読む文章:
ふるさと・南インドの郷土料理を紹介し、自ら調理する動画を不定期に投稿しています。

2つの顔を持つ阿南市富岡町の老舗和菓子店「もみじや」

一方、富岡町の商店街にある和菓子店「もみじや」、地元の人たちに愛されるこの店にも、もう1つの顔があるんです。

(「もみじや」の店員)

「これ『ちくわパン』。『ちくわ』が入ってる、『ちっか』」

和菓子店ですが、パンも作っているんです。

このパンも人気で、朝からたくさんのお客さんが訪れます。

「もみじや」のパンは、スティーブ神父の阿南聖母幼稚園で週2回、給食として提供されています。

(園児)

「パン、ありがとうございました」

スティーブ神父と「もみじや」がコラボ!?

課題と練習:
1. 「もみじや」の文章を読んで、次の質問に答えてください。
(a) 「もみじや」は何町の商店街にありますか。
(b) 和菓子店の「もみじや」は、和菓子のほかに何を作っていますか。
(c) 「もみじや」のパンは、阿南聖母幼稚園で週に何回出されていますか。
2. 「もみじや」の文章を、最後の文のあとから続けて書いてください。

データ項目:
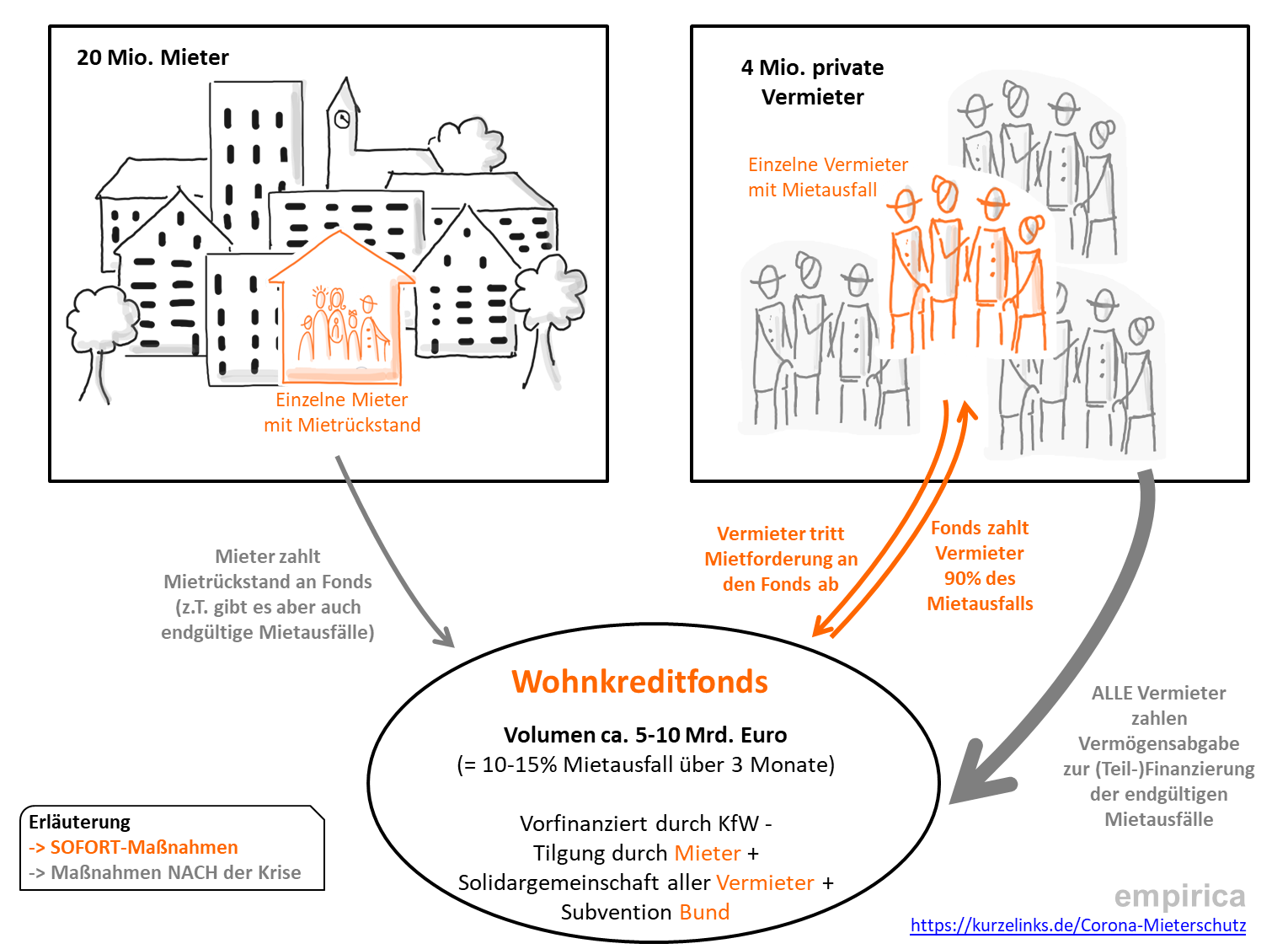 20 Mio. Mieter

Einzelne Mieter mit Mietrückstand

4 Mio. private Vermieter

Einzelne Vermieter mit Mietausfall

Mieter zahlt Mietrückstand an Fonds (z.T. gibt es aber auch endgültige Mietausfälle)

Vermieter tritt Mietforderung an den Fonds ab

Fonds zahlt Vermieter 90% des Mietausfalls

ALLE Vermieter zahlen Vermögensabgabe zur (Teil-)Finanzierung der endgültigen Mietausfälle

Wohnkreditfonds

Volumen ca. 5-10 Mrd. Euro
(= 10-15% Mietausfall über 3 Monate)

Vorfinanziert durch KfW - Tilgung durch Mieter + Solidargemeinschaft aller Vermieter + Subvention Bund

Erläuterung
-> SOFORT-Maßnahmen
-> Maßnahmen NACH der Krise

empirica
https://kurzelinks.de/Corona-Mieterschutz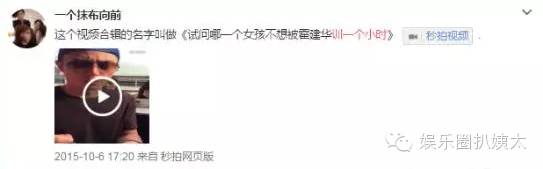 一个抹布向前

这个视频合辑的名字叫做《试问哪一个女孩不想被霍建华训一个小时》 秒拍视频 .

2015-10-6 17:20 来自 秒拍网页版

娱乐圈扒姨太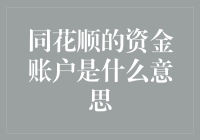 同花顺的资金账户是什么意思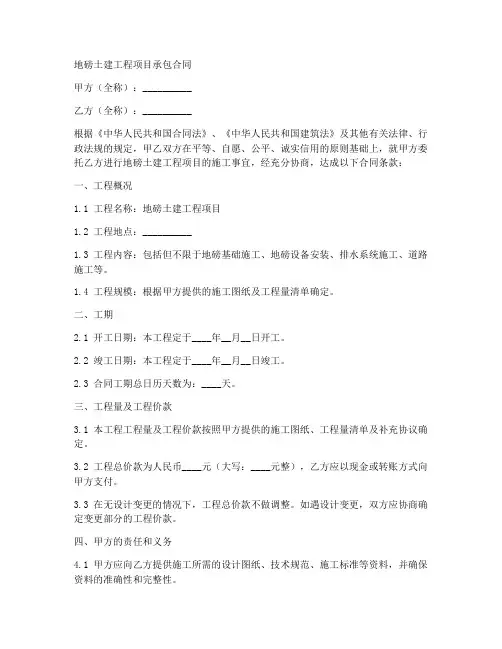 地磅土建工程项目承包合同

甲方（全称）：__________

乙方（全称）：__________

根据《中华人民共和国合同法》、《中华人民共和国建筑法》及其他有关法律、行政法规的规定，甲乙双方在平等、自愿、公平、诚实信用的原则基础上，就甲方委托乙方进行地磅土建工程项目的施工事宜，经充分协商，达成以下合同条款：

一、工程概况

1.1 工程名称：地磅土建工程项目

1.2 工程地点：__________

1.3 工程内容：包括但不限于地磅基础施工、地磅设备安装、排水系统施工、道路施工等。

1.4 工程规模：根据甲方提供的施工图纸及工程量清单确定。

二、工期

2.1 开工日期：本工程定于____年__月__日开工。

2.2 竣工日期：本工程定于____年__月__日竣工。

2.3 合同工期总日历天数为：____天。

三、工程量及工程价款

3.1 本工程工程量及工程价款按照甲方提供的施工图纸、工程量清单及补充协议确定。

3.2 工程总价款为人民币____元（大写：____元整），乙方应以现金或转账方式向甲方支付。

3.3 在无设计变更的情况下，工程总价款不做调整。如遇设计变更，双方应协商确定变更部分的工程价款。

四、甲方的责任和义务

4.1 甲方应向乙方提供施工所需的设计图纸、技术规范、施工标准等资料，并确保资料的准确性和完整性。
--
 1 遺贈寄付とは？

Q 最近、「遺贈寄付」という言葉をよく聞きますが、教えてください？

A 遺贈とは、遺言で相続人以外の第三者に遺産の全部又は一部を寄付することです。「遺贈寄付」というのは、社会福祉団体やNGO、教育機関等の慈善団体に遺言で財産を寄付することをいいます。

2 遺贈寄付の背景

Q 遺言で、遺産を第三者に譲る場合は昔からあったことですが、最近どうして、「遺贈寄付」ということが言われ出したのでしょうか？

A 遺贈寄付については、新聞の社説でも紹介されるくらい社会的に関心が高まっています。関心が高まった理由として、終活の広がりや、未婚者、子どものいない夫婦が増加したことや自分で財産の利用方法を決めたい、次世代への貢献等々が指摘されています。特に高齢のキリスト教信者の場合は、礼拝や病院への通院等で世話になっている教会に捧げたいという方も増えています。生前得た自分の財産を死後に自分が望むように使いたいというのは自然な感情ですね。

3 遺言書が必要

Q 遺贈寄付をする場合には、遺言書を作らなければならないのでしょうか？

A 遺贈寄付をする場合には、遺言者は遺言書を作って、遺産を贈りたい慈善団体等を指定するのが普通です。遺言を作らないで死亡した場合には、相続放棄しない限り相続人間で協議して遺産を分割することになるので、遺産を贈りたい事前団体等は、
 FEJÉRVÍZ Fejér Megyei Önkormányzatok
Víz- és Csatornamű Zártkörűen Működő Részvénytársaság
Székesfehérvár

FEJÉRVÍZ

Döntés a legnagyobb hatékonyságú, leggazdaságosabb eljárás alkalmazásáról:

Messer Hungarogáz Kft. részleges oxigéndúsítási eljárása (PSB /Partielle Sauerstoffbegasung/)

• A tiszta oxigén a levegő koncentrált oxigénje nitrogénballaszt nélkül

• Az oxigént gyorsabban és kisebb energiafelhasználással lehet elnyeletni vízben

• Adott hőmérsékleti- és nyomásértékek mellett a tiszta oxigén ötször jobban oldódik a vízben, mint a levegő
...
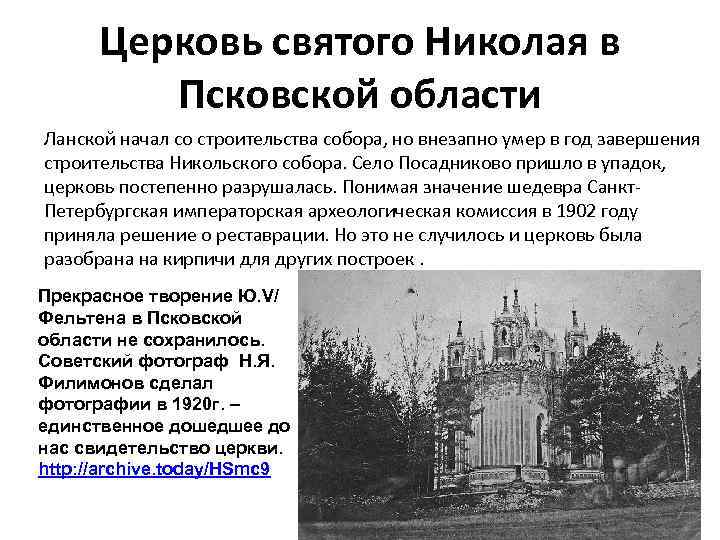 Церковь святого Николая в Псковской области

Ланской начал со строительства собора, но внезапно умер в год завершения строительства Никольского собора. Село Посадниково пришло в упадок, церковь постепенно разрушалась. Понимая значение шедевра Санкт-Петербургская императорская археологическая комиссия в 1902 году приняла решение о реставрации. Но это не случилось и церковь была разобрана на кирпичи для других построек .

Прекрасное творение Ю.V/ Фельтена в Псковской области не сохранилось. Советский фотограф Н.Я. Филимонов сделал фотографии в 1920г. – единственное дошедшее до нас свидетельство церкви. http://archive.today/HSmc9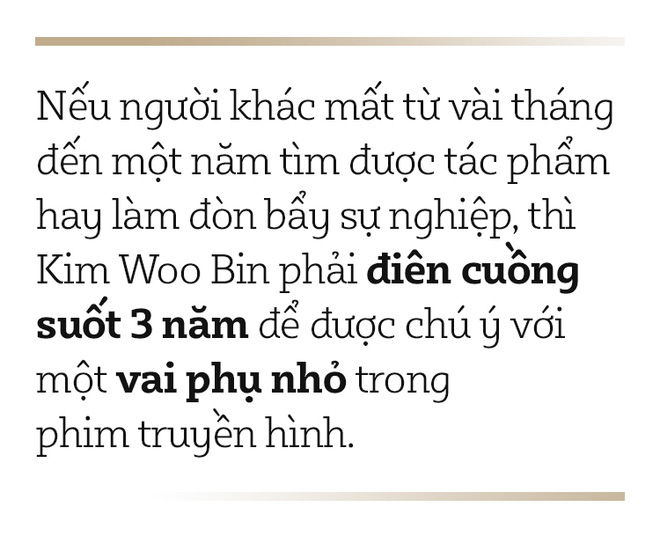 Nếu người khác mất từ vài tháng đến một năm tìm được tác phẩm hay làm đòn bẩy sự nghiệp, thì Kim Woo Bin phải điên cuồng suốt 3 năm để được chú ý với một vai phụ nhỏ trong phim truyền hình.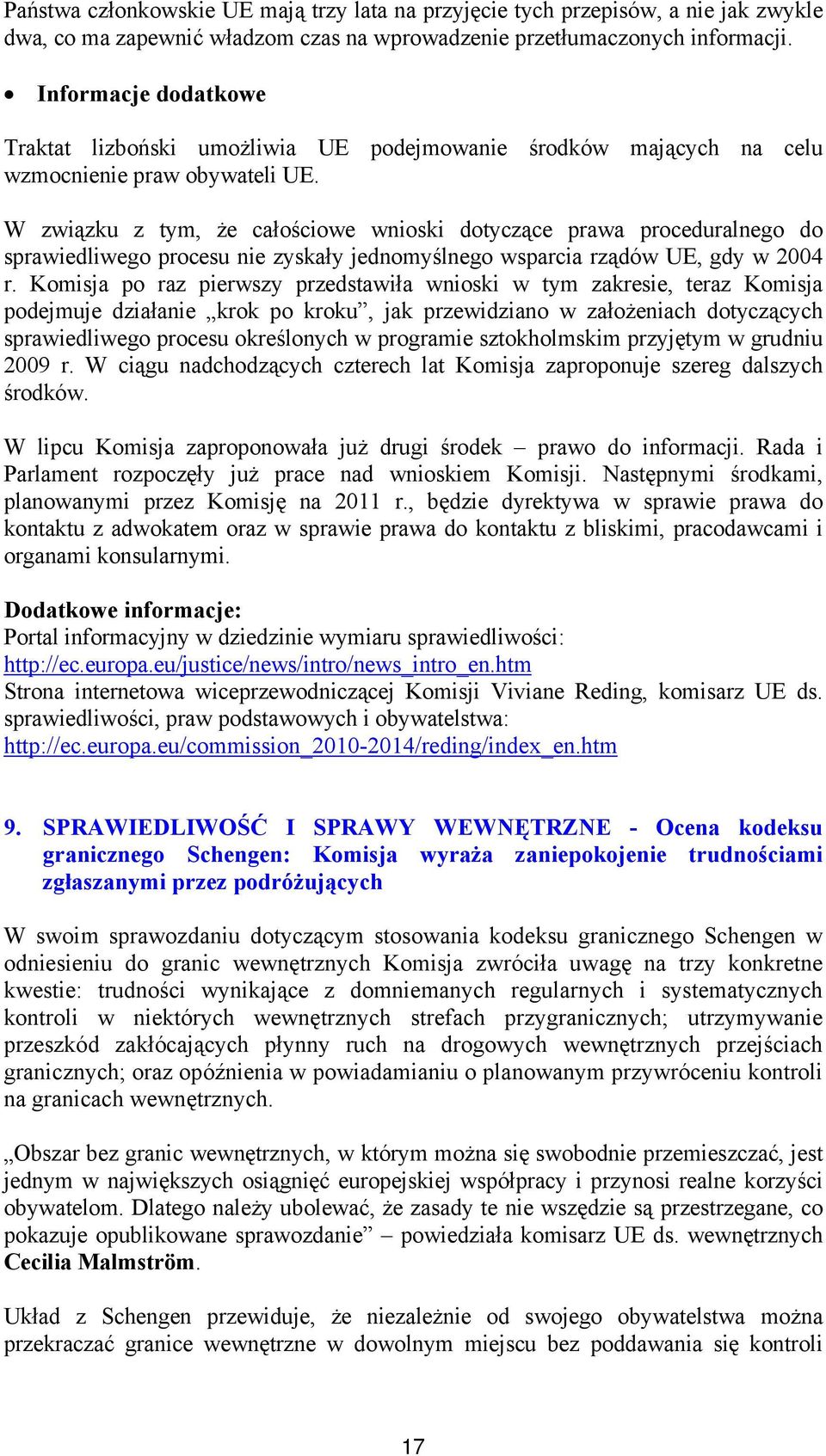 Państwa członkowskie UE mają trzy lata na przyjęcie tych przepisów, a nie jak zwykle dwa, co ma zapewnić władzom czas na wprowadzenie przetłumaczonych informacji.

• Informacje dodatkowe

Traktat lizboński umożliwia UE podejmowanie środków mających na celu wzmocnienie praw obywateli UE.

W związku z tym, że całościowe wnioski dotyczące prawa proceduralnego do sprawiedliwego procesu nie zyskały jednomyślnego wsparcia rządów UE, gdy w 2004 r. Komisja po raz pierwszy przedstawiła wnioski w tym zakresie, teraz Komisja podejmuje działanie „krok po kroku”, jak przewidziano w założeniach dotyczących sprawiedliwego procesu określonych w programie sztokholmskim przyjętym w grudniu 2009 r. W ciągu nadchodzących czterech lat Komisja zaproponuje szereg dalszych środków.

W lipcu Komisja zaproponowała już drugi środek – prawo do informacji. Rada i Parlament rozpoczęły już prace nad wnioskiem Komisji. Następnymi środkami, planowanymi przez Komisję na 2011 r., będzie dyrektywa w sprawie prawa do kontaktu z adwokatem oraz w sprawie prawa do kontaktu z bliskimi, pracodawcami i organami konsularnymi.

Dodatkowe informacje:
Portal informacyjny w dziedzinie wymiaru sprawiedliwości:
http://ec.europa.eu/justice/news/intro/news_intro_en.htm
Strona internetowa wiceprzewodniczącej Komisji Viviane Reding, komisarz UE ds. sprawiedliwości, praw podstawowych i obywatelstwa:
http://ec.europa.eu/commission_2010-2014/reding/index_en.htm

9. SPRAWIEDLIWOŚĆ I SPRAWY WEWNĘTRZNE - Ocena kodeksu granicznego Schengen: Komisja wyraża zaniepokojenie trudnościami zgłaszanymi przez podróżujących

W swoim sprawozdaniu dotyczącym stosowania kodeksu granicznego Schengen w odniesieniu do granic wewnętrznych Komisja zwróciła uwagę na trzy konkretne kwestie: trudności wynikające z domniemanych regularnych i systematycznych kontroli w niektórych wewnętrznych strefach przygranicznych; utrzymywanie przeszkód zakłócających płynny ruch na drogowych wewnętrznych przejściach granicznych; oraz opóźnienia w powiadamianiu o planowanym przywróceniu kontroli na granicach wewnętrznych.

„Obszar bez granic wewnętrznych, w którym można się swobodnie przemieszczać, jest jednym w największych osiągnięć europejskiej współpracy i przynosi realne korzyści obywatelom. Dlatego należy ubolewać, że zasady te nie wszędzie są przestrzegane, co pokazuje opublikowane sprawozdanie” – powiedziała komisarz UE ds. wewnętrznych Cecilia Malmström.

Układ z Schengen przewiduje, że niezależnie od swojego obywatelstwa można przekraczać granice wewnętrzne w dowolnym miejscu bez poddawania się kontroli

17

解答一覧:
1.
(a) 阿南市富岡町の商店街です。
(b) パンです。
(c) 週に2回です。

2.
2024年3月、スティーブ神父のYouTube動画を見たもみじやの岡澤孝浩社長(54歳)が、阿南聖母幼稚園を訪れました。

パンを届けに来たのではありません、ある提案をするためです。

(もみじや 岡澤孝浩社長)

「(動画を見て)カレーをカレーパンにしたら絶対面白いだろうと閃きました。カレーパンというのは、私の中では長年の宿題だったので、神父様のカレーで非常に美味しいカレーパンができるのかなと」

(スティーブ神父)

「最初はびっくりして、私のカレーでいいのかなと思ったりして自信はなかったけど、南インドの味をみんなに共有したいと思い、やってみたらどうかと考えました」

スティーブ神父からカレーのレシピを教わり「THE カレーパン」を

こうしてカレーパンのレシピづくりが始まりました。

決め手となるのはもちろん、インド料理の命「スパイス」。

(スティーブ神父)

「『マスターシード』『クミンシード』『ターメリックパウダー』...」

懸命にメモを取る岡澤さん、スティーブ神父のふるさとの味を忠実に再現しようと必死です。

(スティーブ神父)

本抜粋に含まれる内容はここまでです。